*DIRECTIONS*
Edit the passage on the too-big-to-fail policy: reproduce it between "C) treats large" and "they would otherwise.", inclusive, replacing "depositors" with "account holders".

*SOURCE PASSAGE*
***

Federal deposit insurance covers deposits up to $250,000, but as part of a doctrine called “too-big-to-fail” the FDIC sometimes ends up covering all deposits to avoid disrupting the financial system. When the FDIC does this, it uses the

A) “payoff” method.
B) “purchase and assumption” method.
C) “inequity” method.
D) “Basel” method.

Answer: B

23

The result of the too-big-to-fail policy is that ________ banks will take on ________ risks, making bank failures more likely.

A) small; fewer
B) small; greater
C) big; fewer
D) big; greater

Answer: D

24

A problem with the too-big-to-fail policy is that it ________ the incentives for ________ by big banks.

A) increases; moral hazard
B) decreases; moral hazard
C) decreases; adverse selection
D) increases; adverse selection

Answer: A

25

The too-big-to-fail policy

A) reduces moral hazard problems.
B) puts large banks at a competitive disadvantage in attracting large deposits.
C) treats large depositors of small banks inequitably when compared to depositors of large banks.
D) allows small banks to take on more risk than large banks.

Answer: C

26

The government safety net creates both an adverse selection problem and a moral hazard problem. Explain.

Answer: The adverse selection problem occurs because risk-loving individuals might view the banking system as a wonderful opportunity to use other peoples’ funds knowing that those funds are protected. The moral hazard problem comes about because depositors will not impose discipline on the banks since their funds are protected and the banks knowing this will be tempted to take on more risk than they would otherwise.

***

*INFORMATION SHOWN*
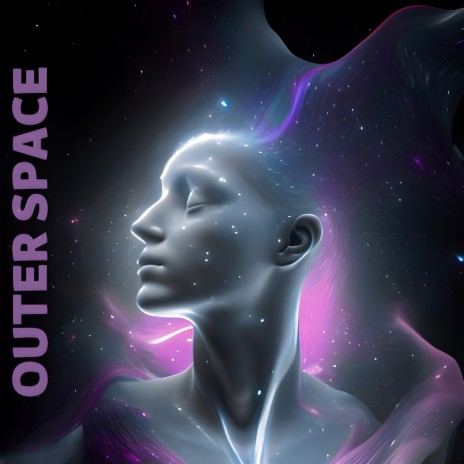 Outer Space | Boomplay Music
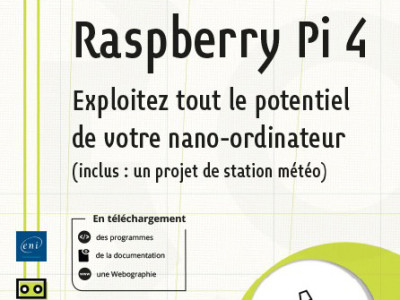 Tout le potentiel de votre nano-ordinateur Raspberry Pi 4 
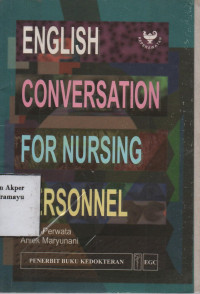 English Conversation For Nursing Personnel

***

*OUTPUT OF THE EXERCISE*
C) treats large account holders of small banks inequitably when compared to account holders of large banks.
D) allows small banks to take on more risk than large banks.

Answer: C

26

The government safety net creates both an adverse selection problem and a moral hazard problem. Explain.

Answer: The adverse selection problem occurs because risk-loving individuals might view the banking system as a wonderful opportunity to use other peoples’ funds knowing that those funds are protected. The moral hazard problem comes about because account holders will not impose discipline on the banks since their funds are protected and the banks knowing this will be tempted to take on more risk than they would otherwise.